In college I would buy tubs of peanut butter and eat it by the spoonful. When I was pregnant I would eat a PJ&J sandwich every night before bed. Every. Night. Each time I donate blood I look forward to the Nutter Butter cookies in the "donor recovery" area. (I'm not strong enough to buy them and have them in my house...for fear they would all be eaten in one day.) It's one of the (very) few things that I won't buy generic. And once we became a family of five, we started going through a two-pound tub of peanut butter every week. Every. Week.
About a year ago when peanut prices suddenly spiked, our habit was costing over $10/week (over $500/year for those slow at math). Cheaper than a Starbucks habit, but still alarming when you see a 20% price increase in your favorite vice.
And so I started to explore other options. No, I didn't consider curbing the habit. In the spirit of a true addict, I simply looked for a way to make my habit more affordable.
Enter Pinterest and a random link for instructions on making your own peanut butter. Ding, ding, ding!! We have a winner. Make my own?! How awesome is that?! I learned how to save a little money and make a peanut butter that is just a tad healthier than what you typically find on the shelf at the grocery store. No added oils, no added sugar, just plain old nuts.
"How?" you might ask.
Well, let me tell you. Grab a pen and take some notes.
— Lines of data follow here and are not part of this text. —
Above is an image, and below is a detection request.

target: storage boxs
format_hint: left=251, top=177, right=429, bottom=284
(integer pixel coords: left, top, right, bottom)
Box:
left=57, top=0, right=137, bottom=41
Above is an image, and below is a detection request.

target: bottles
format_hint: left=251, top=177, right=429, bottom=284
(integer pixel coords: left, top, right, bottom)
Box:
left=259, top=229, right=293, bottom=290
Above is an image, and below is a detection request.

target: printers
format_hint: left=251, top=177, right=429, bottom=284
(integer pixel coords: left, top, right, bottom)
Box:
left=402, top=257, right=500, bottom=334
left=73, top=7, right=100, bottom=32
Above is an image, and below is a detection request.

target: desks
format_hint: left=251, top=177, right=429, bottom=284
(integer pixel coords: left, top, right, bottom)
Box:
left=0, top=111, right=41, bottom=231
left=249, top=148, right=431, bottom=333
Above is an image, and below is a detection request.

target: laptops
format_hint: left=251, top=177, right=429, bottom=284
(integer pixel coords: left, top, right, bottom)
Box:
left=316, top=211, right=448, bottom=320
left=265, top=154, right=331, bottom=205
Step One: Put nuts in food processor
Step Two: Turn on.
Seriously. It's easy, people. Are you kicking yourself that you've never tried this before? You should be. And the results are so delicious, and completely customizable to your taste and texture preferences. Keep reading for my handy nut butter tutorial and trouble-shooting guide...
HOW TO MAKE YOUR OWN PEANUT BUTTER1. If you still have it, read the instruction manual for your food processor. It will probably include instructions on the max capacity for doing nut butter in your machine. If you are not the type to save instruction manuals and file them away for future reference, then you can just safely assume that the capacity for nut butter is going to be LESS than you would typically put in your food processor. My 8-cup model recommends 4-cups max for nut butter.
2. Put the peanuts in your food processor and let them go for about 5-7 minutes.
3. Store in an airtight container. We have been eating homemade nut butters for about a year and have never kept them in the fridge. We're all still alive, so I'm going to say cupboard storage is probably just fine.
What if my peanut butter is too runny?
Store it in the fridge. Or, next time don't process as long.
I like my peanut butter to be sweet. Can I add sugar?
In my experience sugar, even in small quantities, gave my peanut butter a gritty texture. I recommend a small amount (1-2 Tablespoons) of agave nectar or honey if you're a sucker for the sweet. Add this at the end once your butter looks "done." Note that even a small amount of sweetener will alter the texture of your nut butter, making it a little more firm and sticky.
What if my kids won't eat it?
Put it in a Skippy jar.
What kind of nuts do I use?
I prefer the roasted, salted nuts. If you're a true, tree-hugger-health-nut, you can use the plain nuts but the results are not nearly as tasty, IMHO.
What about almond butter? Is that just as easy?
Yes. And no. You can use the basic instructions here to make almond butter, but since almonds are much harder, they will be in the food processor for a LOT longer (15-20 minutes) before they turn to butter. Add another 3-5 minutes if you toss in sweetener at the end. Almonds also tend to bind up in the machine more than peanuts, so you will need to watch carefully and stop the machine to break up the clumps when they form.
Is almond butter better than peanut butter?
The texture and taste of almond butter is different. Your kids may not eat it. Even if you hide it in a Skippy jar. The health value of peanuts vs. almonds is up for debate. Google it and decide for yourself.
How do I get my picky eater kid to eat almond butter?
Mix almonds and peanuts together. My typical batch of nut butter is about 1 C. Almonds, 3 C. peanuts. I tried half peanuts/half almonds but the kids turned up their noses. I put in the almonds first and process them for about 3-5 minutes, then add the peanuts and process until smooth. Important Note: You must call this creation "Peanut Butter." Any deviation from that name or mention of almonds may cause your picky eater to shun your nut butter.
Does it separate on the shelf? Do I need to stir it first?
No and no. I have no idea why the "natural" peanut butter you see in the store always has that icky layer of oil on top. When you make your own peanut butter it all stays together and doesn't require any stirring.
Is this really a healthy choice?
I'm not here to debate the nutritional merits (or lack thereof) of my peanut butter habit. I'm simply here to share the nut butter love.